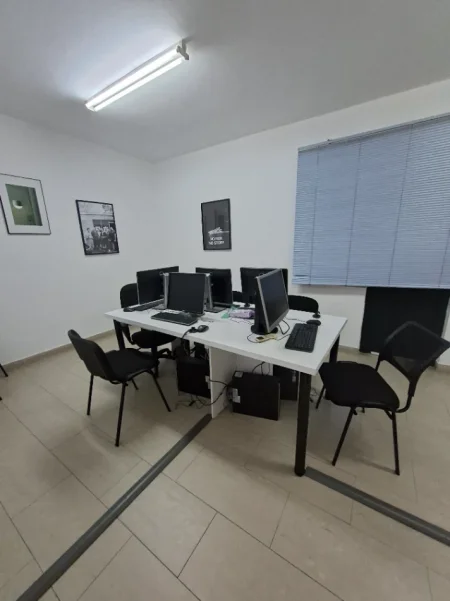 Tirane, jepet me qera ambjent biznesi , 230 m² 1.450 € (BRRYLI)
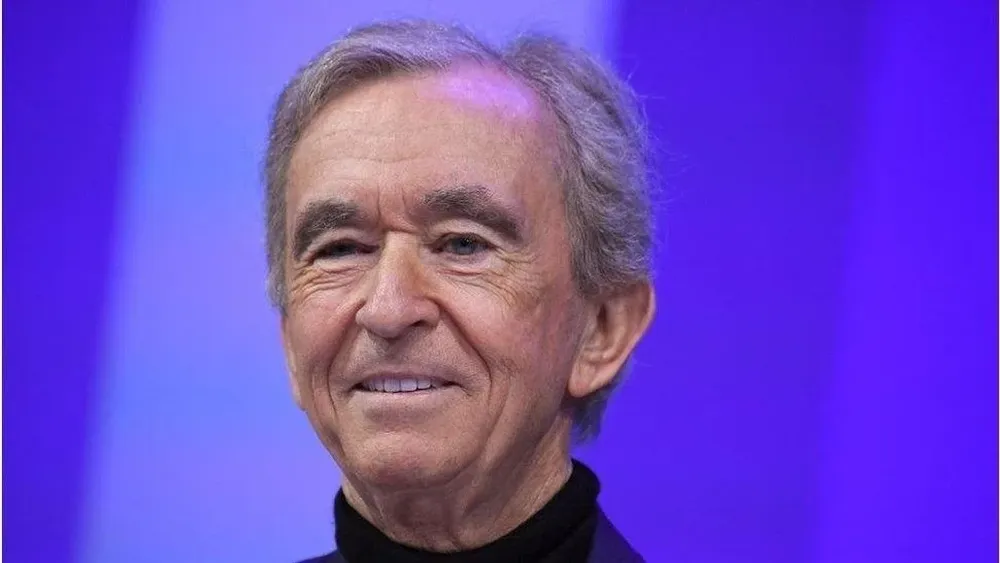 Bernard Arnault es el hombre más rico del mundo según Forbes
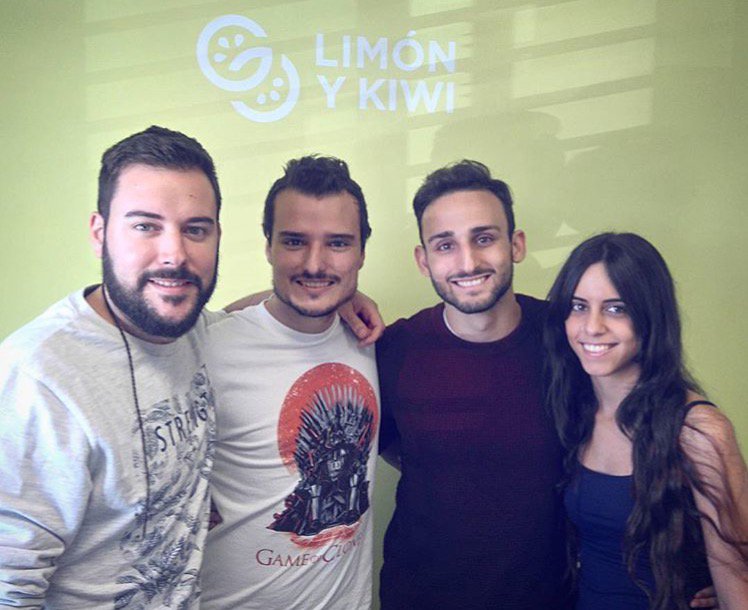 LimonyKiwi's tweet photo. Hoy es un día triste en #LimónyKiwi...

Porque se nos va nuestro compañero y amigo italiano Gian 😪

Tras tres meses de #prácticas con nosotros, lo despedimos por todo lo alto.

Nos vemos muy pronto....

¡Gracias por todo!

#limonykiwi #diseñoweb https://t.co/2E0dzwNKCd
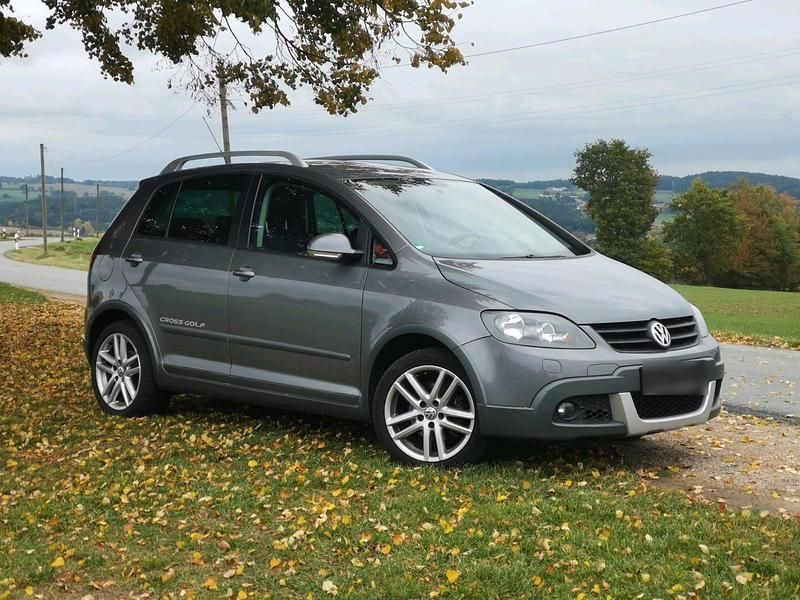 Second-hand VW Golf VI 105 CP (77 kW) 2008 Argintiu Hatchback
==========
» **About this task**
Go through the data and gather every line that holds "todo".

» **Solution to the exercise**
Tras tres meses de #prácticas con nosotros, lo despedimos por todo lo alto.
¡Gracias por todo!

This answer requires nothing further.